Court of Chancery of Delaware, New Castle County
Mar 23, 2000
C.A. No. 17082 (Del. Ch. Mar. 23, 2000)

Summary

granting motion to dismiss plaintiff's challenge to the defendants' issuance of re-priced employee stock options pursuant to a stockholder-approved stock option plan upon concluding that "the directors merely implemented a plan presumably entirely consistent with the interests of the corporation and its shareholders because the shareholders knowingly endorsed the parameters of the plan."

Summary of this case from In re Investors Bancorp, Inc. Stockholder Litig.

Opinion

C.A. No. 17082.

Submitted: February 17, 2000.

Decided: March 23, 2000.

Pamela S. Tikellis and James C. Strum of Chimicles Tikellis, Wilmington, Delaware. Attorneys for Plaintiff.

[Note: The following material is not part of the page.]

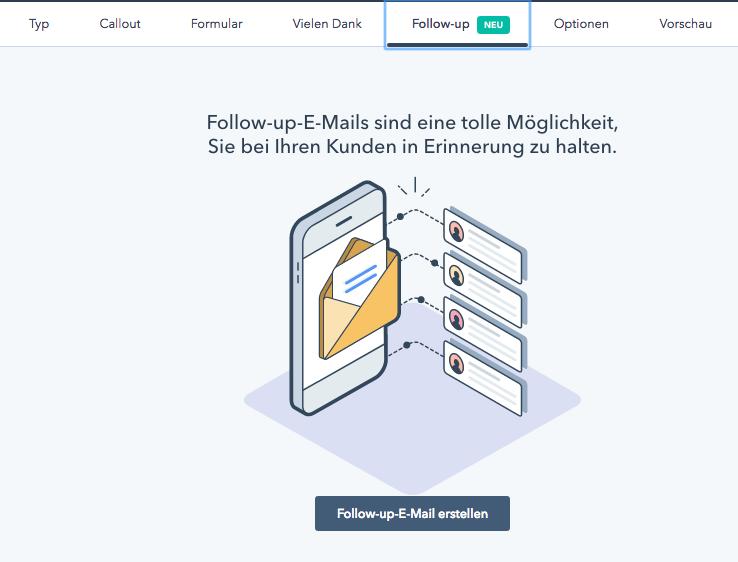 [Beta] Follow-up E-Mail jetzt auch für den Lead-Flow verfügbar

Barry M. Klayman and Todd C. Schiltz of Wolf, Block, Schorr and Solis-Cohen, Wilmington, Delaware. OF COUNSEL: Richard J. Morvillo, Luther Zeigler and Kenneth F. Rossman of Crowell Moring, Washington, D.C. Attorneys for Individual Defendants.

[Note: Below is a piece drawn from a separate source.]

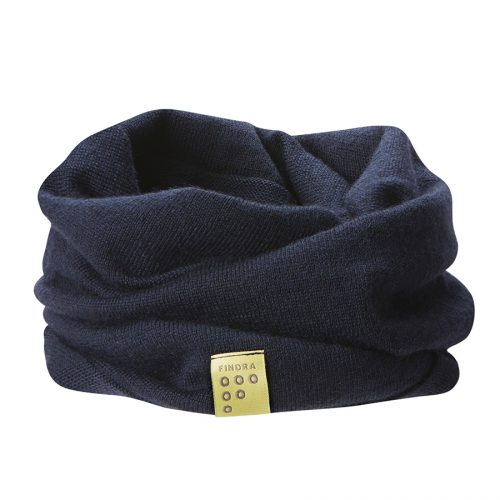 Findra Betty neckwarmer in dark navy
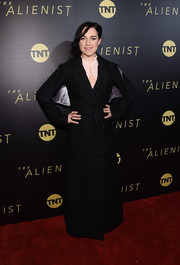 Lena Hall rocked a caped, floor-length tweed coat at the New York premiere of 'The Alienist.'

Kenneth J. Nachbar of Morris, Nichols, Arsht Tunnell, Wilmington, Delaware. Attorneys for Nominal Defendant.


MEMORANDUM OPINION


Plaintiff files this shareholder derivative action complaining that the board of directors of Individual Investor Group, Inc. improperly re-priced stock options issued under a shareholder approved plan. Plaintiff alleges that the re-pricing constituted corporate waste and that the directors breached their fiduciary duty of loyalty. Defendants move to dismiss plaintiffs claims for: (1) failure to make pre-suit demand under Court of Chancery Rule 23.1; and, (2) failure to state a claim upon which relief can be granted under Court of Chancery Rule 12(b)(6).

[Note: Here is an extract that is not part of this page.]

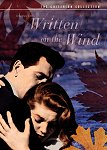 Written on the Wind DVD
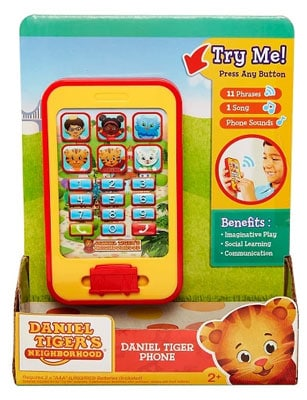 daniel tiger toys for toddlers and preschoolers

I find it unnecessary to determine whether plaintiff failed to make pre-suit demand under Rule 23.1. There is no real need to examine whether demand should have been made on the Board; and, if not, whether the failure to do so can be excused.

Plaintiffs purported claims are for breach of the fiduciary duty of loyalty and corporate waste. Plaintiffs allegations of corporate waste are merely conclusory and lack any factual basis to survive a motion to dismiss. Because the plaintiff has failed to make out a claim of waste and the claim of breach of fiduciary duty rests upon an act of corporate waste, there can be no underlying breach of the fiduciary duty of loyalty. Therefore, I grant defendants' motion to dismiss for failure to state a claim.

I. BACKGROUND

A. The Parties

The plaintiff is a shareholder of Individual Investor Group, Inc., a Delaware corporation that provides financial services information to both individual and professional investors alike. The individual defendants are members of IIG's board of directors' and the nominal defendant is IIG itself.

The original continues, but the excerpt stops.